> **Record excerpts**:
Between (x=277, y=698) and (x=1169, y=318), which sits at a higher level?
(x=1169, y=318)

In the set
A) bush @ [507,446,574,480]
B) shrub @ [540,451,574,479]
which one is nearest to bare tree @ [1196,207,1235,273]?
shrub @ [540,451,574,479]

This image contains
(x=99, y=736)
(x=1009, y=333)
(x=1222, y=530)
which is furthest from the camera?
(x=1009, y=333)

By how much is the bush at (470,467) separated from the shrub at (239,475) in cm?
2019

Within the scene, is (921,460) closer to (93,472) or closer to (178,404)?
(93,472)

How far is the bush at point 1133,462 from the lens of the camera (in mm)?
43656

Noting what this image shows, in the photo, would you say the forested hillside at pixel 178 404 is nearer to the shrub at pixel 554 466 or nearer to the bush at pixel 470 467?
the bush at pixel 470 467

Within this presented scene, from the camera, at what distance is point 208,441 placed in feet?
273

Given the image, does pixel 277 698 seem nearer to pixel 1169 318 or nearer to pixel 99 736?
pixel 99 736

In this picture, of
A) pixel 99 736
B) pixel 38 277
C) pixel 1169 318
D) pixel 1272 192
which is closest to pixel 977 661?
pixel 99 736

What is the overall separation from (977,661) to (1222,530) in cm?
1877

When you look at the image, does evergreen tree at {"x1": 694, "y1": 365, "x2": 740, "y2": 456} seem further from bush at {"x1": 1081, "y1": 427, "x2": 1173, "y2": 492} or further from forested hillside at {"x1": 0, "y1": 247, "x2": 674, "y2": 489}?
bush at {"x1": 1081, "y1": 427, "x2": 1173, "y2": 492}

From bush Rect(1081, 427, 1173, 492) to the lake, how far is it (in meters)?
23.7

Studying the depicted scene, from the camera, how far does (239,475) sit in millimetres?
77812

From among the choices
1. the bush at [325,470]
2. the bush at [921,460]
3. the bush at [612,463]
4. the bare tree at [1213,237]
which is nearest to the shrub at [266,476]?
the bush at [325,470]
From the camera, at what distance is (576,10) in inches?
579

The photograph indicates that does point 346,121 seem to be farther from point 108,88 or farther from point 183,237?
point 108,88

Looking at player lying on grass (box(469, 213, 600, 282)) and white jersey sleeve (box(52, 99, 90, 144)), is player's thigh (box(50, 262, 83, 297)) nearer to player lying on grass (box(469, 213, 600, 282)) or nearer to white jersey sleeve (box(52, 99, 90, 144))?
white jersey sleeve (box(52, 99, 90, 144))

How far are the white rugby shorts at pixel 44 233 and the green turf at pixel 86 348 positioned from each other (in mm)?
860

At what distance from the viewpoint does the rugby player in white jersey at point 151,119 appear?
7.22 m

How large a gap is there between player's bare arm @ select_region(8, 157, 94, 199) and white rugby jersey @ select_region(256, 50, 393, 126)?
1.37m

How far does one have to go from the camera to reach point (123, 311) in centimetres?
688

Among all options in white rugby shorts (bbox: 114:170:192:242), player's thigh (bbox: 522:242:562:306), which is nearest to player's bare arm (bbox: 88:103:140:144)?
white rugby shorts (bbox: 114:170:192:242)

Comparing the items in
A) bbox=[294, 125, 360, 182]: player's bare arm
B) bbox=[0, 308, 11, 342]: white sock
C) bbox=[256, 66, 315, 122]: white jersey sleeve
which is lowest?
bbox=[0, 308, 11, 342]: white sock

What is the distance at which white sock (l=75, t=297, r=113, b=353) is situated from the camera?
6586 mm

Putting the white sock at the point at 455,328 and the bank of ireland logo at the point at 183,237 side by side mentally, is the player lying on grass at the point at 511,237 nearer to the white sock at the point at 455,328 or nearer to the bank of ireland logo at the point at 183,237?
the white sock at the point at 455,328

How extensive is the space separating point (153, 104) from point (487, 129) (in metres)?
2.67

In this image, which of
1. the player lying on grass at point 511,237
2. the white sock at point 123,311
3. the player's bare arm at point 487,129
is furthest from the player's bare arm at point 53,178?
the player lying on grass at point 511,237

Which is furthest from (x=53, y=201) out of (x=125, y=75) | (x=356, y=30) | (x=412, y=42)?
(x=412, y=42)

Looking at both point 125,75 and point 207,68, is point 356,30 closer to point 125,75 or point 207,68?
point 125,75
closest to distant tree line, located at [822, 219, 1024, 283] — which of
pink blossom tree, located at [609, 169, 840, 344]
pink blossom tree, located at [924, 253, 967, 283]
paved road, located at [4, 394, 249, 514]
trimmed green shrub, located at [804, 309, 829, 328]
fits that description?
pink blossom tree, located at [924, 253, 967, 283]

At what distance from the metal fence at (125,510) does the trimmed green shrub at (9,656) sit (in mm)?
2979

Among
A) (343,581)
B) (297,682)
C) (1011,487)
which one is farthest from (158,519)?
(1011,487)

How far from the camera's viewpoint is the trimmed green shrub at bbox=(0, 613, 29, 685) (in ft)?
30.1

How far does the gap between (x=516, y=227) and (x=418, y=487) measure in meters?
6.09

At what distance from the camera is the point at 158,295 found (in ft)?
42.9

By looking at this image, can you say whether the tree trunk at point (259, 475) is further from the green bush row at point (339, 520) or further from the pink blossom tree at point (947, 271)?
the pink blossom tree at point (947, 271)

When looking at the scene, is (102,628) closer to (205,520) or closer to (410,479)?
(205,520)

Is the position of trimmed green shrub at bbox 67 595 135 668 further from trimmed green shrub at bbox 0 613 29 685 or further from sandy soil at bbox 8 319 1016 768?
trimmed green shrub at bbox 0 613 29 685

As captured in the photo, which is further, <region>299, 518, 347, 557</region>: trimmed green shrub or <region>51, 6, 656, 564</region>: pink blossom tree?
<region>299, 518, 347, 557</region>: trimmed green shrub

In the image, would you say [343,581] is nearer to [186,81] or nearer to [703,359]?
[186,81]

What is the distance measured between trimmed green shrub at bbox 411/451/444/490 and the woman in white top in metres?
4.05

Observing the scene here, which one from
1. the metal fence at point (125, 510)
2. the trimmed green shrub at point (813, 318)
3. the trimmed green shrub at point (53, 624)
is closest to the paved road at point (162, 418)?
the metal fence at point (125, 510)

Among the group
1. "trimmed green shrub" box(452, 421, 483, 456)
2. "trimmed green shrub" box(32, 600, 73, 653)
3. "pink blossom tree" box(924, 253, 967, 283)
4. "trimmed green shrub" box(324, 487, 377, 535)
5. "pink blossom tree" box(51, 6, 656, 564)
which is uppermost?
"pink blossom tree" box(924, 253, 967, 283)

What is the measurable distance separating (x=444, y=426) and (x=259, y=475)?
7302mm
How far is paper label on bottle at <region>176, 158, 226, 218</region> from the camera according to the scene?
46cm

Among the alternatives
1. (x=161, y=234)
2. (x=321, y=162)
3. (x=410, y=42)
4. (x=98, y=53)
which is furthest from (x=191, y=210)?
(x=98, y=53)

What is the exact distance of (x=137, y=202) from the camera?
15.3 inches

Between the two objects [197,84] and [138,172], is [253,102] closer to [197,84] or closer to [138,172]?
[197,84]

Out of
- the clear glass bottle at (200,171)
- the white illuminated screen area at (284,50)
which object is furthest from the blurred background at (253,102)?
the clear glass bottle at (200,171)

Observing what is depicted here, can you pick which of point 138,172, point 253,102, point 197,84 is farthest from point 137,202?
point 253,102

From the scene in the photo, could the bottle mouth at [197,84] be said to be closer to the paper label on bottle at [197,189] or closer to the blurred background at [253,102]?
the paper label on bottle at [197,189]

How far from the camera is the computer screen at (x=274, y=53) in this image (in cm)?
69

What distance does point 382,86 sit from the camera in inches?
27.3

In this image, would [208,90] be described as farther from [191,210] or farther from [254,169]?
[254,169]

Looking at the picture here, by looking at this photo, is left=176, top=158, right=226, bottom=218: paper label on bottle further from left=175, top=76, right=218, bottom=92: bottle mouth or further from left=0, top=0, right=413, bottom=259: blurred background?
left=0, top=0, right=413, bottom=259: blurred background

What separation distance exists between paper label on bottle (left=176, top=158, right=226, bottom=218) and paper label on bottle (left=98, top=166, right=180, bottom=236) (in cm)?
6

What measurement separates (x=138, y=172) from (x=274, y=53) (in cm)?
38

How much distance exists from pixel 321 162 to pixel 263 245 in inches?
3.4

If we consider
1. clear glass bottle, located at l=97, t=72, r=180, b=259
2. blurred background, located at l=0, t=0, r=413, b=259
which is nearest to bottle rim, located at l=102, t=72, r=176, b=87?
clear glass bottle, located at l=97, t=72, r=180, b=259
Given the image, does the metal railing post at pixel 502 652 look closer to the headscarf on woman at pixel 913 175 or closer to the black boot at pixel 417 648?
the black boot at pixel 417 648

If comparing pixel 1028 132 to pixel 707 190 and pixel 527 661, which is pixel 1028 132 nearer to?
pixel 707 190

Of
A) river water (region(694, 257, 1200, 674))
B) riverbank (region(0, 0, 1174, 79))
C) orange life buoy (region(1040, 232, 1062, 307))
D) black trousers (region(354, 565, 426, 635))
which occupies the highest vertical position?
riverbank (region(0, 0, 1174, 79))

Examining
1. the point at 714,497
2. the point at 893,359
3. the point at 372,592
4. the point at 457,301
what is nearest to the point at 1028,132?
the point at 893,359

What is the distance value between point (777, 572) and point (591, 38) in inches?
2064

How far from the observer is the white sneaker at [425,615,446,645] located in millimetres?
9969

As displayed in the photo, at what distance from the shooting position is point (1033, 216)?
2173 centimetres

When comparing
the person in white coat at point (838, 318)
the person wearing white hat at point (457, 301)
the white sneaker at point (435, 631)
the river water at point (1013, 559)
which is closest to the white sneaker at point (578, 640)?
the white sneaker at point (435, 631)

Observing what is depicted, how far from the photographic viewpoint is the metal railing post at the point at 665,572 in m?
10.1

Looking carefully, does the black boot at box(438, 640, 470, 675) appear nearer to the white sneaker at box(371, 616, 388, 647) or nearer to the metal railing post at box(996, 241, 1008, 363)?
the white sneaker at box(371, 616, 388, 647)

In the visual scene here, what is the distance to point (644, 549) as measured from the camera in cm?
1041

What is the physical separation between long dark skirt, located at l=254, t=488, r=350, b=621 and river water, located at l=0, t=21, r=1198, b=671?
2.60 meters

> **Your goal**:
Using the material above, extract the line that contains "Given the image, does the" and every line after it, exactly as given; stop at the last line.

> **Complete answer**:
Given the image, does the metal railing post at pixel 502 652 look closer to the headscarf on woman at pixel 913 175 or closer to the black boot at pixel 417 648?
the black boot at pixel 417 648

If comparing pixel 1028 132 to pixel 707 190 and pixel 527 661, which is pixel 1028 132 nearer to?
pixel 707 190

Of
A) river water (region(694, 257, 1200, 674))
B) riverbank (region(0, 0, 1174, 79))
C) orange life buoy (region(1040, 232, 1062, 307))
D) black trousers (region(354, 565, 426, 635))
which occupies the highest vertical position?
riverbank (region(0, 0, 1174, 79))

Examining
1. the point at 714,497
2. the point at 893,359
3. the point at 372,592
4. the point at 457,301
what is nearest to the point at 1028,132?
the point at 893,359

What is the distance value between point (777, 572) and point (591, 38) in inches?
2064

How far from the observer is the white sneaker at [425,615,446,645] located in millimetres?
9969

As displayed in the photo, at what distance from the shooting position is point (1033, 216)?
2173 centimetres

When comparing
the person in white coat at point (838, 318)
the person wearing white hat at point (457, 301)
the white sneaker at point (435, 631)
the river water at point (1013, 559)
which is closest to the white sneaker at point (578, 640)?
the white sneaker at point (435, 631)

Observing what is depicted, how far from the photographic viewpoint is the metal railing post at the point at 665,572 in m?
10.1

Looking carefully, does the black boot at box(438, 640, 470, 675) appear nearer to the white sneaker at box(371, 616, 388, 647) or nearer to the metal railing post at box(996, 241, 1008, 363)?
the white sneaker at box(371, 616, 388, 647)

In the visual scene here, what is the distance to point (644, 549) as measured from the camera in cm?
1041

What is the physical separation between long dark skirt, located at l=254, t=488, r=350, b=621 and river water, located at l=0, t=21, r=1198, b=671?
2.60 meters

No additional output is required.